## Document excerpt
HealthAugust 01, 2018

The future of Voice User Interface Design: An interview with Ilana Shalowitz

Ilana Shalowitz is the manager of Voice User Interface Design for Wolters Kluwer’s Emmi® patient engagement programs. On Tuesday, Aug. 7, she will give the closing keynote at the Voice of Healthcare Summit at Harvard Medical School in Boston. The conference is intended to provide thought leadership and sharing of best practices around voice-first technology in healthcare.

We talked to Ms. Shalowitz ahead of the conference to glean some insight into the themes she will address.

Why is the human voice important in the healthcare arena?

Standard text-to-speech interfaces are good enough for some uses but not for others. Text-to-speech is usually the robo-voice. In many cases it is used for when you are asking about the weather, or asking directions.

When you get to something like health, it has so many layers, so many meanings for people – culturally, socially, emotionally – it’s important to have that human voice speaking to you. You need to be able to imbue that voice with layers of meaning that are going to connect with patients on a topic as complex as healthcare.

Is something lost when the human voice is not present?

What’s lost is all those layers of relational meaning. Word choice can only take you so far. If you layer on the cadence of your speech, the tone, the inflection, you can have a much richer experience and a stronger connection with your conversation partner.

How do you begin to design a voice user script, or a voice experience?

With Emmi programs, we always start with research first. We seek to understand what are the needs of our clients and what are the needs of patients and bring them together into this experience over voice. Only by needs identification of both these groups are we able to identify the right content structure and tone, to make them engaging for patients and successful for our clients.

By needs identification, I mean: What are they looking to get out of this outreach? For our clients it might be medication adherence, or reduced readmission rates, or an increase in appointment attendance. But for the patients we reach out to, it may be more subtle – especially when managing chronic conditions. There are many lifestyle components that go into condition management that are often unsupported.

How do you choose the type of voice that you put on an outgoing recording?

The voice of Emmi was chosen about 15 years ago. Back when, we had to think about the persona. Who is it that our customers will be interacting with? What are the promises that our brand is going to make? How are we going to keep them? What are going to be the guideposts along the way telling us we’re building a strong relationship?

## Available data

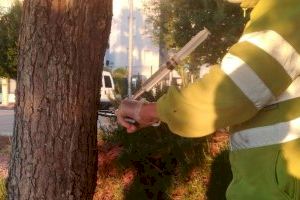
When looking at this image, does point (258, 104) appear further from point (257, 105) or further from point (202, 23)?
point (202, 23)

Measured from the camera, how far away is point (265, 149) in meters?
1.95

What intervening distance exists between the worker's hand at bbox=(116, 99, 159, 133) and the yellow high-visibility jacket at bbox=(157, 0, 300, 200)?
0.08m

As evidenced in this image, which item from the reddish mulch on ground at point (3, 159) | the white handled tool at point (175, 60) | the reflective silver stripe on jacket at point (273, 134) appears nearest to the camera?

## Work item
Copy the passage of the Ilana Shalowitz interview between "By needs identification, I" and "are often unsupported.", inclusive, changing "outreach" to "contact".

## Result of this exercise
By needs identification, I mean: What are they looking to get out of this contact? For our clients it might be medication adherence, or reduced readmission rates, or an increase in appointment attendance. But for the patients we reach out to, it may be more subtle – especially when managing chronic conditions. There are many lifestyle components that go into condition management that are often unsupported.